Film ini nunjukin keluwesan Tarantino sebagai sutradara. Dia berusaha keluar dari narasi sejarah yang udah dianggap mutlak, kemudian bangun narasi alternatif sesuai imajinasi atau keinginan dia. Tapi meski ngubah narasi sejarah di film Django Unchained, Tarantino tetep pertahanin esensi dari masa itu; yakni orang kulit hitam merupakan korban perbudakan kulit putih.

3. ONCE UPON A TIME IN HOLLYWOOD

Seperti judulnya, film ini menceritakan tentang masa keemasan atau golden age Hollywood. Ngambil latar 1960-an akhir, film Once Upon a Time in Hollywood nampilin kehidupan dua tokoh utama, yaitu Rick Dalton (diperanin Leonardo DiCaprio) dan Cliff Booth (diperanin Brad Pitt). 

Rick ceritanya adalah seorang aktor kondang yang terkenal berkat perannya dalam serial bergenre koboi dengan judul Bounty Law. Sementara Cliff adalah sahabat sekaligus pemeran pengganti atau stuntman dari Rick. Di film ini, karier Rick dikisahkan mulai meredup. Dia pun ngerasa terjebak dengan karakter koboi yang udah telanjur nempel di dirinya. Rick dan Cliff akhirnya mutusin kerja sama untuk kembali ngeraih kesuksesan di industri film. 

Salah satu peristiwa sejarah yang dimasukin Quentin Tarantino di film Once Upon a Time in Hollywood adalah kematian aktris Sharon Tate (diperanin Margot Robbie), istri dari sutradara ternama Roman Polanski (diperanin Rafal Zawierucha). Tapi buat tulisan ini, gue mau ambil bagian lain dari film yang lebih menarik, yakni ketika Cliff berantem sama Bruce Lee (diperanin Mike Koh). 

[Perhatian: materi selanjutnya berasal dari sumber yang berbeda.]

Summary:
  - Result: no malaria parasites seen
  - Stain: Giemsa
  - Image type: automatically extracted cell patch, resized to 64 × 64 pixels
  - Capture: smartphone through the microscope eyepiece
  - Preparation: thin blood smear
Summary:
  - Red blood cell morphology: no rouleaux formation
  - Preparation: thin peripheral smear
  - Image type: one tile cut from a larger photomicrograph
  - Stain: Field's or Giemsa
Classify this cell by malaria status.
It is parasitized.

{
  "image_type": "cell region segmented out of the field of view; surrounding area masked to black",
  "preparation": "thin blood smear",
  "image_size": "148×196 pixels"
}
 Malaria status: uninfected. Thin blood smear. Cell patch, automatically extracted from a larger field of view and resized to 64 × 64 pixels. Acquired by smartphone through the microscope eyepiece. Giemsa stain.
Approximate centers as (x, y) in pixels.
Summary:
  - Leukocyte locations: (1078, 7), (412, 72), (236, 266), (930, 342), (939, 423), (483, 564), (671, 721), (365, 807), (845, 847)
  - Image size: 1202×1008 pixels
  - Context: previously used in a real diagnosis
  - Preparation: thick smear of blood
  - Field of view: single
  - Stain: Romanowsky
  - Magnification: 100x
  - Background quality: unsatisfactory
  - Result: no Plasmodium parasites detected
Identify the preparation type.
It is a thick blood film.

Seperti kita tahu, Bruce Lee merupakan aktor film action yang emang beneran jago bela diri. Sosoknya udah jadi legenda di industri perfilman dunia. Karena itu pula sosok Bruce Lee kayak diselubungi mitos; bahwa dia orang yang tangguh dan gak akan mudah dikalahin lewat semacam duel tangan kosong. Tapi mitos ini gak digubris Quentin Tarantino. 

Di film Once Upon a Time in Hollywood, Tarantino bikin adegan berantem antara Cliff dan Bruce Lee. Adegan berantem ini dimulai ketika Bruce Lee lagi ngisahin filosofinya soal bela diri campuran atau lebih dikenal dengan istilah martial arts. Semua kru film yang lagi istirahat, termasuk Cliff, nyimak dan dengerin ceritanya Bruce Lee. Sampai tiba di satu titik, omongannya Bruce Lee bikin Cliff terkikik.

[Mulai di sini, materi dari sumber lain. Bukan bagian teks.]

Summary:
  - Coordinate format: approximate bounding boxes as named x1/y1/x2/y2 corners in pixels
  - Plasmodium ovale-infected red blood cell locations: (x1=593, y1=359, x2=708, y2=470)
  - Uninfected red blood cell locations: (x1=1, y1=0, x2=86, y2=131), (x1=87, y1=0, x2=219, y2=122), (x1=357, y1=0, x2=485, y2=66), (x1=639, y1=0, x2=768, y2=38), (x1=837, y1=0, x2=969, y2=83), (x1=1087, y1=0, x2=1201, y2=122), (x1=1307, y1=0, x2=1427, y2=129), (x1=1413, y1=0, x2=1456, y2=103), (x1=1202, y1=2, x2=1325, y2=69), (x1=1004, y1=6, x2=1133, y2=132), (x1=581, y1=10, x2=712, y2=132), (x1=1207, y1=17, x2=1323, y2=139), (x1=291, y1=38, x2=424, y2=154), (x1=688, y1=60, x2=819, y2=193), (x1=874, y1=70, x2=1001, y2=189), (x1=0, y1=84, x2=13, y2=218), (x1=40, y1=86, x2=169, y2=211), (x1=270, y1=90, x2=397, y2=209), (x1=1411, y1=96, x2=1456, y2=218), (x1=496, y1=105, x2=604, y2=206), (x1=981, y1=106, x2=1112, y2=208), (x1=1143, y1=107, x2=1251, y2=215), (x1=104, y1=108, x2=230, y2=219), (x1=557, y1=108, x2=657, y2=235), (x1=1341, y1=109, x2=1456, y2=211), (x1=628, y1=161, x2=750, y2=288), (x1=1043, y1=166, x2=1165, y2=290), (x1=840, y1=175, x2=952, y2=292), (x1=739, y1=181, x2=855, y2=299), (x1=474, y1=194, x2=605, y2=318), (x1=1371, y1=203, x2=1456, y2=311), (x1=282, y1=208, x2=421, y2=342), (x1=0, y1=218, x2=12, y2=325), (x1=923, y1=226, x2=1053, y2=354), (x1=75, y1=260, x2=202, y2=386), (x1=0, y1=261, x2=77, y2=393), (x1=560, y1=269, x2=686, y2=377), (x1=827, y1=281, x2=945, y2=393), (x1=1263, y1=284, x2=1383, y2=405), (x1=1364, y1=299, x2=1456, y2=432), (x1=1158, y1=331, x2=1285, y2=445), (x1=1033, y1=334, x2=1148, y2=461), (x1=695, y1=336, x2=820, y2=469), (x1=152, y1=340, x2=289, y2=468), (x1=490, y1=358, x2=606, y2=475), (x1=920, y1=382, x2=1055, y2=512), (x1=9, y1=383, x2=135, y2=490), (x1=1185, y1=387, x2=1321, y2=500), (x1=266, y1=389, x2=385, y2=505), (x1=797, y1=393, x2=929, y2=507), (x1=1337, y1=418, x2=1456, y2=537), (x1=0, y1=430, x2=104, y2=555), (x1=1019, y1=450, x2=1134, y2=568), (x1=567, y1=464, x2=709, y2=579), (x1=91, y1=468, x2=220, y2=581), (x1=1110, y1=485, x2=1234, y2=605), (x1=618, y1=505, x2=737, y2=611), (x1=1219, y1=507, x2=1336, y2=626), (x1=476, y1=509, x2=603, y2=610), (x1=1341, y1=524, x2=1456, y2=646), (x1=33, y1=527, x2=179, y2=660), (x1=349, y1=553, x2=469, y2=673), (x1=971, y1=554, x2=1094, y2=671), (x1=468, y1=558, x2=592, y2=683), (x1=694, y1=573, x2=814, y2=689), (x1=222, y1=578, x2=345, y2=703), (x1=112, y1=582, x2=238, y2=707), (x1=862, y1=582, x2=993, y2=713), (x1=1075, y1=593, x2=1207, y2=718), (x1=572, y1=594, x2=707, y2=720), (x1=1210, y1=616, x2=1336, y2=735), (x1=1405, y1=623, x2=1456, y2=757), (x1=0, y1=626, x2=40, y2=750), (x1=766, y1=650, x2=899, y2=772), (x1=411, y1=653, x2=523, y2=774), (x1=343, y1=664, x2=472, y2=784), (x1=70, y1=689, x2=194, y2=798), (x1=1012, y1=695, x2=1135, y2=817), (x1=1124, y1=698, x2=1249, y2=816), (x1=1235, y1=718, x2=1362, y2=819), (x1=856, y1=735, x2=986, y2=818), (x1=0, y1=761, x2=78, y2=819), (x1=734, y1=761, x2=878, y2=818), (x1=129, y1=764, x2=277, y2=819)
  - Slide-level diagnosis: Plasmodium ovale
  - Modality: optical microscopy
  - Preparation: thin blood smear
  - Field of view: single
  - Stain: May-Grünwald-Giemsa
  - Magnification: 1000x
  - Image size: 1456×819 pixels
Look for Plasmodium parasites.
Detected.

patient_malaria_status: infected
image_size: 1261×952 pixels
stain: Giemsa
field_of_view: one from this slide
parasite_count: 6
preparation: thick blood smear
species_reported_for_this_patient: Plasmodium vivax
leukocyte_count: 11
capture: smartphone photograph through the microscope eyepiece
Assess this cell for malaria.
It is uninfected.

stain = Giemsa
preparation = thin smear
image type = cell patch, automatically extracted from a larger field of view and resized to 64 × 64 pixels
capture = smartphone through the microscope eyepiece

Bruce pun negor Cliff dan nanya kenapa dia ketawa. Cliff jawab santai dan bilang gak mau nyari masalah. Tapi Bruce Lee keburu tersinggung sama ketawanya Cliff dan langsung ngajakin dia duel. Cliff pun nerima tantangan itu. Mereka bikin kesepakatan buat gak nonjok muka biar hindarin efek fatal. Siapa yang lebih dulu roboh, dia yang menang.

Bruce mulai serangan pertama dengan loncat dan nendang badan Cliff. Tendangan itu bikin Cliff jatuh, tapi dia langsung bangkit lagi. Ngeliat hal itu, Bruce Lee nyoba untuk lari, loncat, dan nendang Cliff lagi. Tapi pas Bruce masih di udara, Cliff nyergap kakinya, kemudian ngelempar Bruce ke arah mobil yang lagi diparkir. Badan Bruce melayang terus ngehantem pintu mobil. Pintunya sampe penyok, guys. Bruce sama Cliff akhirnya dipisahin sama perempuan yang ternyata adalah sutradara sekaligus pemilik mobil yang penyok gara-gara kehantem badannya Bruce Lee. 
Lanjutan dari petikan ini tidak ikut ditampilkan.